Esta especialidad tiene un rol activo en la batalla contra el coronavirus, aunque su trabajo parezca silencioso. Se trata de 11 profesionales que trabajan en todas las áreas del Hospital: pediatría, neonatología, traumatología, clínica médica y quirúrgica, en el Hogar de ancianos, pero fundamentalmente durante el último año y medio en las áreas Covid 1, 2 y en la Unidad de terapia Intensiva (UTI).

“Por lo general -aclara Griotti- se asocia a la kinesiología con lo traumatológico, pero en realidad es una especialidad muy amplia, por ejemplo, venimos trabajando fuertemente con pacientes Covid en lo que es la parte de respiratoria; tenemos profesionales que están capacitados específicamente y pueden tratar con pacientes según la evolución de su enfermedad”.

Es decir, asisten a pacientes intubados a un respirador o que necesiten alto flujo de oxígeno, o algún otro método de oxigenación no invasivo para la persona que transita la enfermedad.
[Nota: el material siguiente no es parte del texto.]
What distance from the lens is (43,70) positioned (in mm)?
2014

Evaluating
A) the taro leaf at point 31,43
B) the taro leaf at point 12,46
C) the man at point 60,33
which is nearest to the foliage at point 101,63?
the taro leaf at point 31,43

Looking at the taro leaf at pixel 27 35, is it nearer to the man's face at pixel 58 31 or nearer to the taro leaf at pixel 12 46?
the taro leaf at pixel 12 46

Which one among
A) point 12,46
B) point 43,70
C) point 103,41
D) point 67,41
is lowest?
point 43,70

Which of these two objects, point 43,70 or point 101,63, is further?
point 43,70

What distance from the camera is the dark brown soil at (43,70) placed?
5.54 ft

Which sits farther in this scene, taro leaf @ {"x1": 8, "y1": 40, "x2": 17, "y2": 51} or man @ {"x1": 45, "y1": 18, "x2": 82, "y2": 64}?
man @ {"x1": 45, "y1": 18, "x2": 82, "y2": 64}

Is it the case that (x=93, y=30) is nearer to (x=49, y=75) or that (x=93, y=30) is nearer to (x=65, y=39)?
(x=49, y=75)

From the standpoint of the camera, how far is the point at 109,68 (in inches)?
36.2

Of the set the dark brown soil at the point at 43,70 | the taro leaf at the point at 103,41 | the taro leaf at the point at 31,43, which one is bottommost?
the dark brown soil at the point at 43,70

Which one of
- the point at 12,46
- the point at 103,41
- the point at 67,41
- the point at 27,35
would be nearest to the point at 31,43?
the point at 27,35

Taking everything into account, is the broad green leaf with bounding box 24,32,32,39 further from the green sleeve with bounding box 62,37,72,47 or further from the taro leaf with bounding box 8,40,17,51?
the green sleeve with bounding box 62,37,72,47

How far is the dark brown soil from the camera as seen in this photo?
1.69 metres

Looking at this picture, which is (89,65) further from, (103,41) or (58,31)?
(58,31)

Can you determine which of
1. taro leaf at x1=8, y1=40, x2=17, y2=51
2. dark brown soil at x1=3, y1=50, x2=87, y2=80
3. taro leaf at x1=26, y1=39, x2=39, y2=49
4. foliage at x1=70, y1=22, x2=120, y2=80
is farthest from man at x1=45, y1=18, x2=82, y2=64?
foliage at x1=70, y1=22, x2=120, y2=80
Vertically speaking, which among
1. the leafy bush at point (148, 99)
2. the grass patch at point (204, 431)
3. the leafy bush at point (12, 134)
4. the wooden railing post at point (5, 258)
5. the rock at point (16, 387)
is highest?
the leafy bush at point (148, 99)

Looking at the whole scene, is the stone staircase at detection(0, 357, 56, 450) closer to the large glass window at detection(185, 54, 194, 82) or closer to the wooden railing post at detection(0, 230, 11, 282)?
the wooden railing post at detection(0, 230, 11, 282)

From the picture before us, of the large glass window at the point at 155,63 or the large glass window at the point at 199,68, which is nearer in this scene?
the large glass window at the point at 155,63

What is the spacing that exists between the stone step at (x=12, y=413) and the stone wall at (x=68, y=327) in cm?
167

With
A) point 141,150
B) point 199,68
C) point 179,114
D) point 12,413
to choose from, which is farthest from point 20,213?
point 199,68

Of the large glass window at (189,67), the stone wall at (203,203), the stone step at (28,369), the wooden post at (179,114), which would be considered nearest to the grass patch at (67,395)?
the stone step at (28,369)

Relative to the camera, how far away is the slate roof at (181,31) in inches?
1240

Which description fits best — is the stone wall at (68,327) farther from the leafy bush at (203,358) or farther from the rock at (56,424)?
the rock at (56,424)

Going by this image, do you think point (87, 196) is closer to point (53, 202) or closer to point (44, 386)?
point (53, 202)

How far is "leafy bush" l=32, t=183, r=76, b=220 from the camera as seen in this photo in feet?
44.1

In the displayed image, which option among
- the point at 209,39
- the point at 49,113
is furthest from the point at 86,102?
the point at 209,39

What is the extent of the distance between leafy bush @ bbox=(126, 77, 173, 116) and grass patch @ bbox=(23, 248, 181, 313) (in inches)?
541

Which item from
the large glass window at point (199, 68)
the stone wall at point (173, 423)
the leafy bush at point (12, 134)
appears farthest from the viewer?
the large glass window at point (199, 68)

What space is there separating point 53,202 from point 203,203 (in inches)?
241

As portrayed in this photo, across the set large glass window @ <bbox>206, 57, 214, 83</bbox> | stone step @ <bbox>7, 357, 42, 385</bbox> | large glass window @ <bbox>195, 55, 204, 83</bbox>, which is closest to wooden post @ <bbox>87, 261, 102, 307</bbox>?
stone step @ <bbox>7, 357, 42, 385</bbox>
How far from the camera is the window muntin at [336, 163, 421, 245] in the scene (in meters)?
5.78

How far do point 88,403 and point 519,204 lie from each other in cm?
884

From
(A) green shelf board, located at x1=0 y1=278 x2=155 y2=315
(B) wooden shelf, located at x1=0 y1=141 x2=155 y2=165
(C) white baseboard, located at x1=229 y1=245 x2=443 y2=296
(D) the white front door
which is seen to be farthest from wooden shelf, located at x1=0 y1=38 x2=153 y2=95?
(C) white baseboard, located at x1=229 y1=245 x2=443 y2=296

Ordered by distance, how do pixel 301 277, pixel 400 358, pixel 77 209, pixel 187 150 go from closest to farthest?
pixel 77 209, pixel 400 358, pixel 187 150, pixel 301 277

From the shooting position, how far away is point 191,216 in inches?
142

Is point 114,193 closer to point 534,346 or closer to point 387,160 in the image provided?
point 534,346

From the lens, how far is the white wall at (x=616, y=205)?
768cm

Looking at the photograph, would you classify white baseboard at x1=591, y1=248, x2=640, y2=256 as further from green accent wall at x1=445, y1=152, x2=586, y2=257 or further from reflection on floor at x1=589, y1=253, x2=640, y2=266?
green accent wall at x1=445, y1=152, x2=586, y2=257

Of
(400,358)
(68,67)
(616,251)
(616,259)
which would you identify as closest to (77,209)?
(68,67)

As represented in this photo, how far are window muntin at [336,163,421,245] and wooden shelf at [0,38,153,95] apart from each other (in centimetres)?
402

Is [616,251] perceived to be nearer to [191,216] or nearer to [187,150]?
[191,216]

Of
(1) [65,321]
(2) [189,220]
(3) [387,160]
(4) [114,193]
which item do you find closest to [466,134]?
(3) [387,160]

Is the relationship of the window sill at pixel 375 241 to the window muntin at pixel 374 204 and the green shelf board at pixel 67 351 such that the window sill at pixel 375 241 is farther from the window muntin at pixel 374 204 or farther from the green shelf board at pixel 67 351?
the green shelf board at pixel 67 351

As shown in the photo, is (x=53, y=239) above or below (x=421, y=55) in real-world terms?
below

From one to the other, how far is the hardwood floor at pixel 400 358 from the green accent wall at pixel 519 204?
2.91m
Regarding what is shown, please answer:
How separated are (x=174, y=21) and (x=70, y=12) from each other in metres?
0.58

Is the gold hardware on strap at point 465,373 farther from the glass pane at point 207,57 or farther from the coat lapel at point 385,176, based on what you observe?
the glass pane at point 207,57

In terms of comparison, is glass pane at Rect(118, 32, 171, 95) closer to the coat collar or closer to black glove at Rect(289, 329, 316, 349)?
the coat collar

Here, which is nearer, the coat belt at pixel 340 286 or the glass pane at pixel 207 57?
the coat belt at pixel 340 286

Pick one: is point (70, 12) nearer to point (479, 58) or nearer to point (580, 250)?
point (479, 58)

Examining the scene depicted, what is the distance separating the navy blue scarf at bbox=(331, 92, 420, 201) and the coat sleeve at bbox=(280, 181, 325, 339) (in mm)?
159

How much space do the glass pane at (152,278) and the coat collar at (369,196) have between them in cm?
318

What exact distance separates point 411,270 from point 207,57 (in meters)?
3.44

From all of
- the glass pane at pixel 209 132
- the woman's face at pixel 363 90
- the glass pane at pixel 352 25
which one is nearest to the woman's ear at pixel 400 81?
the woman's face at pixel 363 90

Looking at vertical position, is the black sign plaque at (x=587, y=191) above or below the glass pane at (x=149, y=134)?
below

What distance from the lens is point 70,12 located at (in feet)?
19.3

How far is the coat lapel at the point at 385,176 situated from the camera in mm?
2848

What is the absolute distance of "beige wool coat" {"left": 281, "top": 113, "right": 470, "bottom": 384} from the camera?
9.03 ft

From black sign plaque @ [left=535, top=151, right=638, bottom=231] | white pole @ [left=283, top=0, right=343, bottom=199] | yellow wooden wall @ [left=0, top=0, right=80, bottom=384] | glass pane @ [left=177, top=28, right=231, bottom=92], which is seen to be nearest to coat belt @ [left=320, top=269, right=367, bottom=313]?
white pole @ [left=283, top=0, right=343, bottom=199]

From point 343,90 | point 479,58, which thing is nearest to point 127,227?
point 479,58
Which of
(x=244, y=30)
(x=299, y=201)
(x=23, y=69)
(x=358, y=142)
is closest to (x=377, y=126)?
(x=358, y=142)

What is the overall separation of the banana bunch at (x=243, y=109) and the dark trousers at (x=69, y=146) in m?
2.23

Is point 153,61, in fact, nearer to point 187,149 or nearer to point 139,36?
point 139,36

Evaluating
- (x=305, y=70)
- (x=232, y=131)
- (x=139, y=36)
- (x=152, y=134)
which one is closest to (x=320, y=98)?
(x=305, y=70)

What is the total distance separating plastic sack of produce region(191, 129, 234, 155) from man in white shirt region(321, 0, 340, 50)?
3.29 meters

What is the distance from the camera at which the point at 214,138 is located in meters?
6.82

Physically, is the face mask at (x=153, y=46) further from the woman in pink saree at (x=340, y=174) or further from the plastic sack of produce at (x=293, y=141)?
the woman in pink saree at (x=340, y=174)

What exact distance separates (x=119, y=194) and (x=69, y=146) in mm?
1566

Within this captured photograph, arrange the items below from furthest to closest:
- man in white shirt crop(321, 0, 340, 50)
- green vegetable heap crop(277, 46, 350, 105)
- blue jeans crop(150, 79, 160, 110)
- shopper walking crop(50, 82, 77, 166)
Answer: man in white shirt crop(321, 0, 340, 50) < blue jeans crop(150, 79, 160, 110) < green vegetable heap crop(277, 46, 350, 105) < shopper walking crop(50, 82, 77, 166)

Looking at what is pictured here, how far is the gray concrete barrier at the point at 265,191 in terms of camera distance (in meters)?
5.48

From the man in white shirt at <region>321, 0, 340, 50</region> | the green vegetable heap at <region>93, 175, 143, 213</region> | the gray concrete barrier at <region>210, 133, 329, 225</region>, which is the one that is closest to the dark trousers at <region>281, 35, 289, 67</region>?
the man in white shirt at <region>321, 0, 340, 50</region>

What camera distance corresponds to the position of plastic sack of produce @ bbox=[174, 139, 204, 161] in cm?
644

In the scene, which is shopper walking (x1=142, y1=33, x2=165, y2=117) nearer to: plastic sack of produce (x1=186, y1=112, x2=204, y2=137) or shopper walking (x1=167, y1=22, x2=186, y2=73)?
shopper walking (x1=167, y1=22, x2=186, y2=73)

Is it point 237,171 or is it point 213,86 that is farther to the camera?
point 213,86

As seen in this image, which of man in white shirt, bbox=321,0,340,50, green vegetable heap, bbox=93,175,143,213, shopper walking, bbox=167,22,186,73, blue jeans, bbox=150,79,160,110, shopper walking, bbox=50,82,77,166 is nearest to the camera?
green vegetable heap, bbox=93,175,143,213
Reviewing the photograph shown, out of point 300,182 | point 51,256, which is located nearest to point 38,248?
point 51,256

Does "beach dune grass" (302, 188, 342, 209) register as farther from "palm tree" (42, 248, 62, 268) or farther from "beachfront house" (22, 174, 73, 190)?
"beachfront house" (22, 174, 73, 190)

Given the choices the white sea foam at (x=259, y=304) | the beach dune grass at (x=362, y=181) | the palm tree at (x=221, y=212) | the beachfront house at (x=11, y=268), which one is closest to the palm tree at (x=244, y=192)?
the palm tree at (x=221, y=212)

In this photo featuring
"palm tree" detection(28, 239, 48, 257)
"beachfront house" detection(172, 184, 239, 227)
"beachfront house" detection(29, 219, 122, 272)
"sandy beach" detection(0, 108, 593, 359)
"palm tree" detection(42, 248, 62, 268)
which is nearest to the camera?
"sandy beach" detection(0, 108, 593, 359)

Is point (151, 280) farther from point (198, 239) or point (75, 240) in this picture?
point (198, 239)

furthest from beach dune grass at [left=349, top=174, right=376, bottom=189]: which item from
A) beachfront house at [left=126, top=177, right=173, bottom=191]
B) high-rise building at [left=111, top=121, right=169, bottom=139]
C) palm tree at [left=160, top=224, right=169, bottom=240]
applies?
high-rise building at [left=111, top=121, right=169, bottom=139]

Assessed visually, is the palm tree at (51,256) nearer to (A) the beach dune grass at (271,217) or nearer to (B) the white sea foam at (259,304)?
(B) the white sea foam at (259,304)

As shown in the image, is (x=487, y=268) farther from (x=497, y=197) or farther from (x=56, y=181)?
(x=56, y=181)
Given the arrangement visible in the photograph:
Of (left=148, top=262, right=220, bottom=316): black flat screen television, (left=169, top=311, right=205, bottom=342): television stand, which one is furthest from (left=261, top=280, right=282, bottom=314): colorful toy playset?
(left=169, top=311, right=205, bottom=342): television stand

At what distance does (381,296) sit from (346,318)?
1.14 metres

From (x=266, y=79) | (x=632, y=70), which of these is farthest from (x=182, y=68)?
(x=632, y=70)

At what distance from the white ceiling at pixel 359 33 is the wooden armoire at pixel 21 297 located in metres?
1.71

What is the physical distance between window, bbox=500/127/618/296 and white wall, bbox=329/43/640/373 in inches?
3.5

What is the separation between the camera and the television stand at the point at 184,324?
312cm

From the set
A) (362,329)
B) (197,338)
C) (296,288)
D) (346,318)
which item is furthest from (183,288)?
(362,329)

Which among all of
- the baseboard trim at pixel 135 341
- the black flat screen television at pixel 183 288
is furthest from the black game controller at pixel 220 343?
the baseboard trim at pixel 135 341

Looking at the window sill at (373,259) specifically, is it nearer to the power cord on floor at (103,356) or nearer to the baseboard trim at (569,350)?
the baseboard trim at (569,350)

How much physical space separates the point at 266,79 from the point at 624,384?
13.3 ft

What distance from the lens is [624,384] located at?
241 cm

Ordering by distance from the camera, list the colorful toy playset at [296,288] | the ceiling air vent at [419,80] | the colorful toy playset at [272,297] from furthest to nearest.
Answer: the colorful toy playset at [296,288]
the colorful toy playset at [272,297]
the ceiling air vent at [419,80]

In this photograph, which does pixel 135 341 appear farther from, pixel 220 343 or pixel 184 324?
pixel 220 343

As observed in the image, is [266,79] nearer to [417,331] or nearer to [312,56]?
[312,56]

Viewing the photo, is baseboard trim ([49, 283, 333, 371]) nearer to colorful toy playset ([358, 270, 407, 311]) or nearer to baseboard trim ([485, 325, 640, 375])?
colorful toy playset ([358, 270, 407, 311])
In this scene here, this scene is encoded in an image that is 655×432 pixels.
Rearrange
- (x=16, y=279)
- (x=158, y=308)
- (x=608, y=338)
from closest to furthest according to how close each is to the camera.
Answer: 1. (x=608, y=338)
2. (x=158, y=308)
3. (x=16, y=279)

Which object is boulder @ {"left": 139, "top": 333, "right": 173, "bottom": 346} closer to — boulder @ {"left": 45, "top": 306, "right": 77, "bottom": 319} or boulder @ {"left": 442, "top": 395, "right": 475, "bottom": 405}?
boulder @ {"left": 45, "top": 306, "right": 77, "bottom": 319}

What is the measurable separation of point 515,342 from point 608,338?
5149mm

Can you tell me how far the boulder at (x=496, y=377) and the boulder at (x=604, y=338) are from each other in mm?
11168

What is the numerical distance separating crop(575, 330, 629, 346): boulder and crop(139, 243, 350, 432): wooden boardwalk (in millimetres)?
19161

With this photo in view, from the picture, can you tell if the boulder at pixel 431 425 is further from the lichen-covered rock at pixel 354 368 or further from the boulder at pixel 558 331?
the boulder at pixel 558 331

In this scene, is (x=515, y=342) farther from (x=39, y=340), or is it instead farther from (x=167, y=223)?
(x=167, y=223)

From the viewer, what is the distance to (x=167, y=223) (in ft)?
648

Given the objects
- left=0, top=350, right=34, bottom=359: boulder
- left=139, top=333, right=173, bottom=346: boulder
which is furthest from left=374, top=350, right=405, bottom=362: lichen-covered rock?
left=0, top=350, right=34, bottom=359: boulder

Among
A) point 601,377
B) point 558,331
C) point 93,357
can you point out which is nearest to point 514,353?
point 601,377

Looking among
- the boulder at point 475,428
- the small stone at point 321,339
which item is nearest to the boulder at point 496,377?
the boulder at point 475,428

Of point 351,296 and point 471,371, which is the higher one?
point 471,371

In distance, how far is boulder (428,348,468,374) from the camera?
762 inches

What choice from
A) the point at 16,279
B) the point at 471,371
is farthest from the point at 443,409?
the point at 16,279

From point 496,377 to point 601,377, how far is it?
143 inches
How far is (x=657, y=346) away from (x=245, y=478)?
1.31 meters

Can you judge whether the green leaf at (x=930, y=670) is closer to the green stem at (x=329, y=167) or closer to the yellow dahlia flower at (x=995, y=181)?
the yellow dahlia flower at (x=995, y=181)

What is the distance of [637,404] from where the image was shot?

- ¿Cuál es del trabajo de los kinesiólogos en esta pandemia? Se dice que hay casos en que debieron volver a enseñarle al paciente a respirar: ¿es tan dramático?

Sí, porque por lo general cuando ingresa un paciente de una gravedad media, la persona llega con una sensación de falta de aire y mucho nerviosismo. Entonces, aparte de la oxígenoterapia, se aplican diferentes técnicas manuales para ayudar a la persona a respirar. Todo se hace con mucha paciencia, porque esto le genera muchos nervios y angustia, más allá de que todos ahora ya saben de qué se trata la enfermedad o qué puede pasar. Se busca darle una contención y no solamente en la parte respiratoria, sino también en lo emotivo, es muy importante que el paciente esté calmo y se sienta contenido y vea que lo que uno le hace, sirve.

- ¿Qué maniobras aplican sobre los pacientes Covid positivos?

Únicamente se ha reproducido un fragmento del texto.